Should be, but as gardy said...make sure to let LE know before you go. Let them know there's a chance it could be your stolen camera. As long as you have the receipt and all you'll be good.


----------



## gardy90 (Mar 5, 2010)

should be, i would get in touch with LE if you havent already and let them know whats going on, and that way when you go to see it they can be waiting if it turns out to be the same one


----------



## Josh66 (Mar 5, 2010)

RTA Supra said:


> Thanks!  I see there are two short numbers on the box.  The first one above where it says "D3000" there is a 7 digit number.  Above "18-55" there is an 8 digit number.  Are these the numbers that would be on the camera?



I shoot Canon, so the packaging is a little different...  Did they come with warranty cards?  Those will definitely have the serial number on them - the box should too though, as well as the receipt.

Lens S/N's are typically near the mount, body S/N's are usually on an ID plate on the bottom of the camera.

Have you reported it stolen to the local PD?

If you go there, and it turns out to be your gear, it might be best to just leave ("Let me run to the ATM to get the money") and call the cops.

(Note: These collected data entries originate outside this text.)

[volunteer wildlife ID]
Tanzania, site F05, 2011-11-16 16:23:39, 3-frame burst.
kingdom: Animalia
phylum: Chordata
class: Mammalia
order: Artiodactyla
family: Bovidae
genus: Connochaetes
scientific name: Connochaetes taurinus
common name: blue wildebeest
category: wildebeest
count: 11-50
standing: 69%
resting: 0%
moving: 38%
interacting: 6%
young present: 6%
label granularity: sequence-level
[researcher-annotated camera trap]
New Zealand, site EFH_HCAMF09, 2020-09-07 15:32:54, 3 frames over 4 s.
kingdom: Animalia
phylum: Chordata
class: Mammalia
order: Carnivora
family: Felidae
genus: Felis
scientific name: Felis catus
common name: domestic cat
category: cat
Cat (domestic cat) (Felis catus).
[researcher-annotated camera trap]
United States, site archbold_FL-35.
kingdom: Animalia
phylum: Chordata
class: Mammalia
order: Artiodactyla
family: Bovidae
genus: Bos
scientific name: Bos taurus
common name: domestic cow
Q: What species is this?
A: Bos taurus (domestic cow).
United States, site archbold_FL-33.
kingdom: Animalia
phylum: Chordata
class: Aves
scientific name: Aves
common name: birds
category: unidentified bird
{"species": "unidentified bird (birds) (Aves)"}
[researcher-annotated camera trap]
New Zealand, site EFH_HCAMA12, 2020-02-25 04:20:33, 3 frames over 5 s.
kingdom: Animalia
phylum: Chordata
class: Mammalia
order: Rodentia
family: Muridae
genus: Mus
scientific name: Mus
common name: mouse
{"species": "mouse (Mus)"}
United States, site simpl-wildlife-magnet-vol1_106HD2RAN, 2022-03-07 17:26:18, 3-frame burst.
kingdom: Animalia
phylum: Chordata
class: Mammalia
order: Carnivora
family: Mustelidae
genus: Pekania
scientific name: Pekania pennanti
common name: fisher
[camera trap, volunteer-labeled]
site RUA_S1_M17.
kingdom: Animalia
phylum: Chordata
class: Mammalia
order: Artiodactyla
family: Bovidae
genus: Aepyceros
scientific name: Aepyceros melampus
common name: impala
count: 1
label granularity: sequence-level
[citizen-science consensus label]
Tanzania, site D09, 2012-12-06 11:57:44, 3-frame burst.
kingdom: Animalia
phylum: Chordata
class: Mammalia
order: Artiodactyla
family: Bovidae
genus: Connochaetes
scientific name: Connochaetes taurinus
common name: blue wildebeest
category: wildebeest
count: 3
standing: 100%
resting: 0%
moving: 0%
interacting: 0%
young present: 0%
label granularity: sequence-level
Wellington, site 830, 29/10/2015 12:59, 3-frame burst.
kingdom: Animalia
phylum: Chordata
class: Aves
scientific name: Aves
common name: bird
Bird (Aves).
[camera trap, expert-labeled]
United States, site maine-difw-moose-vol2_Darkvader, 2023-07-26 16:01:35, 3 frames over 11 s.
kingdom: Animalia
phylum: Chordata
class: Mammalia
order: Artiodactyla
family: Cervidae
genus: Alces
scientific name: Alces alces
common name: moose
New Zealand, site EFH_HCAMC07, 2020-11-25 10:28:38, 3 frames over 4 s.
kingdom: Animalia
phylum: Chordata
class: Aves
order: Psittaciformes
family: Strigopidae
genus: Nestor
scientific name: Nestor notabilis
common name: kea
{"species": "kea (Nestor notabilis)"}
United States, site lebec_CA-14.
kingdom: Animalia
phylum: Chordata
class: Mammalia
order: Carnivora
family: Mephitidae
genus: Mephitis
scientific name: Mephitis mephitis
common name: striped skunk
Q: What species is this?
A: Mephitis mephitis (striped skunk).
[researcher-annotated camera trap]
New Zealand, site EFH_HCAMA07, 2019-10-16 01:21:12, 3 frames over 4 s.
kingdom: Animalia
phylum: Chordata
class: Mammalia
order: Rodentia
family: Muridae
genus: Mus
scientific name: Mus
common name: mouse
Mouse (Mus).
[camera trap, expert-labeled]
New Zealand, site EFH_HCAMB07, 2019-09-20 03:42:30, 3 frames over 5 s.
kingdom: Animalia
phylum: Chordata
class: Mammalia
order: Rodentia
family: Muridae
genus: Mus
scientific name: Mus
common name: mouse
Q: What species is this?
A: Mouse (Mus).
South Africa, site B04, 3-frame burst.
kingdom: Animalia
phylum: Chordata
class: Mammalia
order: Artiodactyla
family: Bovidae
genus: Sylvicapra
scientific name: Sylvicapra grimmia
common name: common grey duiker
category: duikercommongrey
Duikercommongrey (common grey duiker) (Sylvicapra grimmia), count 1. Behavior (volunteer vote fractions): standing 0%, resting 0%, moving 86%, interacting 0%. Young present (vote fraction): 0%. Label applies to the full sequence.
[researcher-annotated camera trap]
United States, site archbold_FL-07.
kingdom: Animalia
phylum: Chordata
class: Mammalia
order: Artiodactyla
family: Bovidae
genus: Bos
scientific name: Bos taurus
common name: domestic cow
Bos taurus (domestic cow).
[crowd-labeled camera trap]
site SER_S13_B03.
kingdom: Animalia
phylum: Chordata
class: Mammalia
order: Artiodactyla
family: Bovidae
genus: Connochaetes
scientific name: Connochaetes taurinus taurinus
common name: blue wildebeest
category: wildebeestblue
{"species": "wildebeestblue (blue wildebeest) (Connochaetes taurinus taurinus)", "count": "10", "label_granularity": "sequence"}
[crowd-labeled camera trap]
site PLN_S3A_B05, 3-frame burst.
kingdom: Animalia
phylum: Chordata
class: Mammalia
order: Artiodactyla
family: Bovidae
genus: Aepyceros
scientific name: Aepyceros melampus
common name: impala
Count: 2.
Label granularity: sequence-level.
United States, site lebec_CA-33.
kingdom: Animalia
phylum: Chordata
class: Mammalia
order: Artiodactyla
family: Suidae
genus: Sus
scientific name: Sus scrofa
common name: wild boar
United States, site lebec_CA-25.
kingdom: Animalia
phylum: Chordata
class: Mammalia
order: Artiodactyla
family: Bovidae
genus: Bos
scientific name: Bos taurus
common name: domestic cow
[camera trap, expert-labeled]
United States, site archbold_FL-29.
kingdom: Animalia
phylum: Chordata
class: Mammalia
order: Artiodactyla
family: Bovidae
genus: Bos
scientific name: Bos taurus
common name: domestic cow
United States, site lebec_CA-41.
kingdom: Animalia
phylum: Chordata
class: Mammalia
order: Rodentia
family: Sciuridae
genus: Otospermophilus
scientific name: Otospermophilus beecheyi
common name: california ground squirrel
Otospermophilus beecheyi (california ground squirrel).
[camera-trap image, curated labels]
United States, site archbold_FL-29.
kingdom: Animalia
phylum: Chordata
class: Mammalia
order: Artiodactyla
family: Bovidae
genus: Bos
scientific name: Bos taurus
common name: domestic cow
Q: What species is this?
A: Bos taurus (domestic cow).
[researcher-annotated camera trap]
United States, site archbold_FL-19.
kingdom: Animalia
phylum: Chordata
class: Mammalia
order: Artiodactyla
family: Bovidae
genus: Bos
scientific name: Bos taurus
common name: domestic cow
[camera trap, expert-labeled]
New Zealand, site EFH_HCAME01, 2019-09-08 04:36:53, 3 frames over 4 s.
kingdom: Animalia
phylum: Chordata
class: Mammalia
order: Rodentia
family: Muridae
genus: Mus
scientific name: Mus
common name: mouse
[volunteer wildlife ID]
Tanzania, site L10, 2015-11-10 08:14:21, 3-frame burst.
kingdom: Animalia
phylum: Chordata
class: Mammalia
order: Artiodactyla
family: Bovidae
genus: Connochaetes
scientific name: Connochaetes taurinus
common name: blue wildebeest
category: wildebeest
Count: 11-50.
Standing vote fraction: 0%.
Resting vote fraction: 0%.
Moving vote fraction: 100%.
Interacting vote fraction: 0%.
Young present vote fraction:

If they know that you know, they will ditch the gear.


----------



## RTA Supra (Mar 5, 2010)

Thanks guys.  We'll see what happens.  Hopefully it is because they took more than my camera from my home.


----------



## RTA Supra (Mar 5, 2010)

O|||||||O said:


> RTA Supra said:
> 
> 
> > Thanks! I see there are two short numbers on the box. The first one above where it says "D3000" there is a 7 digit number. Above "18-55" there is an 8 digit number. Are these the numbers that would be on the camera?
> ...


 
That's what I plan to do.  I do have a case file on it.  Hopefully they have everything else they took from my home.


----------



## gardy90 (Mar 5, 2010)

O|||||||O said:


> RTA Supra said:
> 
> 
> > Thanks! I see there are two short numbers on the box. The first one above where it says "D3000" there is a 7 digit number. Above "18-55" there is an 8 digit number. Are these the numbers that would be on the camera?
> ...


 i personaly wouldent leave and say im going to the atm, if LE is willing, they might wait around the corner in an unmarked car or somthing of that sort


----------



## Bitter Jeweler (Mar 5, 2010)

What if they alter/rub out the S/N's?


----------



## Josh66 (Mar 5, 2010)

Bitter Jeweler said:


> What if they alter/rub out the S/N's?



That won't look suspicious...lol.

It's possible though.  It is a guaranteed way of saying "hey, this is stolen" though.  That would probably hurt the resale value.


----------



## gardy90 (Mar 5, 2010)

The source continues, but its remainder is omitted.